═══ EXTRACTED ENTRIES ═══

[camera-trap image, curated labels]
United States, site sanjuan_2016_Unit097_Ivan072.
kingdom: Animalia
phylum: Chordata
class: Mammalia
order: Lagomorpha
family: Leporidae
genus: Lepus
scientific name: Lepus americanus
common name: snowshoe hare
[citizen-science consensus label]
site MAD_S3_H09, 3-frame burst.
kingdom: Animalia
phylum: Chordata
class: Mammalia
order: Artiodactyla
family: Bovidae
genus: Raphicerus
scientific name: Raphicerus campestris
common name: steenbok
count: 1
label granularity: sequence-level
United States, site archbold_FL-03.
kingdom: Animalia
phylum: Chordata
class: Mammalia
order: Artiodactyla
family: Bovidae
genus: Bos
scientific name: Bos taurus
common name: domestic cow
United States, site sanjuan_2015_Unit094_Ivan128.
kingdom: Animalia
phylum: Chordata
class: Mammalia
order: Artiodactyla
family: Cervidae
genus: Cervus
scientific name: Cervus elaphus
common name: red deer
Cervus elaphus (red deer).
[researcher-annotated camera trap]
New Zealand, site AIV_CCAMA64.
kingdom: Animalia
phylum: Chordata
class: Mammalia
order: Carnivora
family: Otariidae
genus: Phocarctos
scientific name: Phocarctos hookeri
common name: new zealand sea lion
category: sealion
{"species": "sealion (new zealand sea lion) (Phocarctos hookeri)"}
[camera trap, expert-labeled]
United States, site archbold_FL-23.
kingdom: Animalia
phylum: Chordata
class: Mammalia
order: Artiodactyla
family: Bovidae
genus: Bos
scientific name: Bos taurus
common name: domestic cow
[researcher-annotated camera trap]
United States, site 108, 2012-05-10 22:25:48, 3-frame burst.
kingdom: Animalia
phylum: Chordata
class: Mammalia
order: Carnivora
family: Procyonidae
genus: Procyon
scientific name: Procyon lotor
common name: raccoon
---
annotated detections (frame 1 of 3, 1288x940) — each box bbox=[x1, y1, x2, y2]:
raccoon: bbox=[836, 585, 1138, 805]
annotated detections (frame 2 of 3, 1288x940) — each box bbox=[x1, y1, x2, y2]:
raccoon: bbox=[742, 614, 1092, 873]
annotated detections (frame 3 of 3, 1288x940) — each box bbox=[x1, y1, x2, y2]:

═══

(EXERCISE GOAL):
Scan the listing above for the line that has "[citizen-science consensus label]", then copy exactly from that line through the line that has "category: sealion".

(TASK SOLUTION):
[citizen-science consensus label]
site MAD_S3_H09, 3-frame burst.
kingdom: Animalia
phylum: Chordata
class: Mammalia
order: Artiodactyla
family: Bovidae
genus: Raphicerus
scientific name: Raphicerus campestris
common name: steenbok
count: 1
label granularity: sequence-level
United States, site archbold_FL-03.
kingdom: Animalia
phylum: Chordata
class: Mammalia
order: Artiodactyla
family: Bovidae
genus: Bos
scientific name: Bos taurus
common name: domestic cow
United States, site sanjuan_2015_Unit094_Ivan128.
kingdom: Animalia
phylum: Chordata
class: Mammalia
order: Artiodactyla
family: Cervidae
genus: Cervus
scientific name: Cervus elaphus
common name: red deer
Cervus elaphus (red deer).
[researcher-annotated camera trap]
New Zealand, site AIV_CCAMA64.
kingdom: Animalia
phylum: Chordata
class: Mammalia
order: Carnivora
family: Otariidae
genus: Phocarctos
scientific name: Phocarctos hookeri
common name: new zealand sea lion
category: sealion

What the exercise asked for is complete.